Йонас еще раз поклонился старику и, воспрянув духом, решительно зашагал домой.
Ксендз Норкус-Наркявичюс долго глядел вслед Йонасу, покуда тот не исчез вдалеке. Затем он опустился на скамейку и, сидя на солнцепеке, погрузился в воспоминания. Казалось, он оцепенел. Вот его окликнула служанка — он не услышал, подошел его любимый пес и положил свою красивую морду ему на колени — не почувствовал. Спустя несколько десятилетий его жизненная драма снова, подобно кадрам кинофильма, проползла в его памяти, и он увидел все ее последствия, свою искалеченную, превратившуюся в ничто интеллигентскую жизнь, затем — жалкое поле деятельности, а ведь когда-то он мог горы свернуть. Он еще раз — уже последний — пережил свои крестные муки и очнулся, лишь когда глаза его подернулись слезой.
— Ох, мука мученическая, страдания молодости… — с трудом поднимаясь с места, посетовал ксендз и потянулся к карману… чтобы закончить чтение часослова.
Вернувшись, Йонас увидел, что мать в полубеспамятстве бесцельно шатается по дому. У нее даже не хватило сил всерьез огорчиться оттого, что Йонас так неожиданно куда-то исчез. Но когда ближе к обеду он вернулся домой успокоенный, поцеловал ей руку и сказал, что был у старого Норкуса, она с облегчением улыбнулась, погладила его по голове и произнесла слабым голосом:
— Ты правильно поступил, сынок. Да убережет тебя святая матерь божья…

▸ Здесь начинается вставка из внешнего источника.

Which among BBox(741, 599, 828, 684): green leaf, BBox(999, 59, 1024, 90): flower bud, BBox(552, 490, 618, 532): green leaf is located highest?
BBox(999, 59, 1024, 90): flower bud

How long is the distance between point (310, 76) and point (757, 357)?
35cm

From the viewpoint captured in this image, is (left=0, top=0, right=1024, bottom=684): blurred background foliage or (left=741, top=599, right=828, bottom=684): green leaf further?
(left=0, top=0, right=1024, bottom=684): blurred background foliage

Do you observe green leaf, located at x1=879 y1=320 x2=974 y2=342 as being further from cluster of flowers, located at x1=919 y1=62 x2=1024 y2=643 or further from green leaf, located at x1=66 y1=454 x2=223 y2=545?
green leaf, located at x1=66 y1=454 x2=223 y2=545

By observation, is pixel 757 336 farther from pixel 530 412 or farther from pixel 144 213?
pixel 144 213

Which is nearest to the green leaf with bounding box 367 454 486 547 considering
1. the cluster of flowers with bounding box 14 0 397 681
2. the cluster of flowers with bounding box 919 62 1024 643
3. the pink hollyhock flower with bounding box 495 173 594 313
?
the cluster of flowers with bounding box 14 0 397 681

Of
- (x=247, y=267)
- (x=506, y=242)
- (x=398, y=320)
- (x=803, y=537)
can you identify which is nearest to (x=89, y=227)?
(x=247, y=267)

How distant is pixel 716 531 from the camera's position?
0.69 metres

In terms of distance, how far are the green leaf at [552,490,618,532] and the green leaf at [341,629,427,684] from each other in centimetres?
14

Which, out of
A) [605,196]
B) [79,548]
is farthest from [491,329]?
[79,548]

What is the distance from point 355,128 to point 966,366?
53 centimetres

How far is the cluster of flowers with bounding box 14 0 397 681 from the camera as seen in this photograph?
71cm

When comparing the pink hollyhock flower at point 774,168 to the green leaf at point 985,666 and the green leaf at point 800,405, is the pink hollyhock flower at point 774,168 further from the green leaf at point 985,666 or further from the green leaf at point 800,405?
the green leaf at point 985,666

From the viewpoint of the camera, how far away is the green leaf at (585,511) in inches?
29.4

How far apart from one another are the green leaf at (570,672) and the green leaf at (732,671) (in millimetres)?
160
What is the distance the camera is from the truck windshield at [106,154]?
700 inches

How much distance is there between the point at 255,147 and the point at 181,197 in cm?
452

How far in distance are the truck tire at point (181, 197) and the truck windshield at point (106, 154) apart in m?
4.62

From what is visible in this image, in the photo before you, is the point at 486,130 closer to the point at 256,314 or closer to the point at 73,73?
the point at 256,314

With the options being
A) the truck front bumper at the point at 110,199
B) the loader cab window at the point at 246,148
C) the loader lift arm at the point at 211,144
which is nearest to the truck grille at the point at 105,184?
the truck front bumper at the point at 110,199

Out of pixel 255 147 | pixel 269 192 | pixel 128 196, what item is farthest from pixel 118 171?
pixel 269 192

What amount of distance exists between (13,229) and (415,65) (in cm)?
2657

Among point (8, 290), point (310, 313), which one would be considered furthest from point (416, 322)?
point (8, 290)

Пытаясь одолеть своего беса, Йонас проявил себя настоящим мужчиной. Однажды порвав с ним отношения, он не собирался снова поддаваться ему. У Шнярвасов его больше не привечали. Но и сами они у Буткисов не показывались. Как топором обрубили.
Он не ходил туда и даже глядеть не глядел в ту сторону, где могла быть она. Однако старый ксендз ошибся, полагая, что выгнал из Йонасовой души беса. Тот продолжал скрываться там и поедом, как солитер, ел Йонаса день и ночь. Прямо-таки высасывал из него жизненные соки. От его прыти и жизнерадостности не осталось и половины. Неделями он ходил отвратительно обросший, небритый, как старый дед. А когда побрился, страх было и глядеть на него: под глазами черные круги, щеки ввалились, румянец исчез. Остались разве что красивые глаза, да и те сейчас лихорадочно блестели, как у волчонка.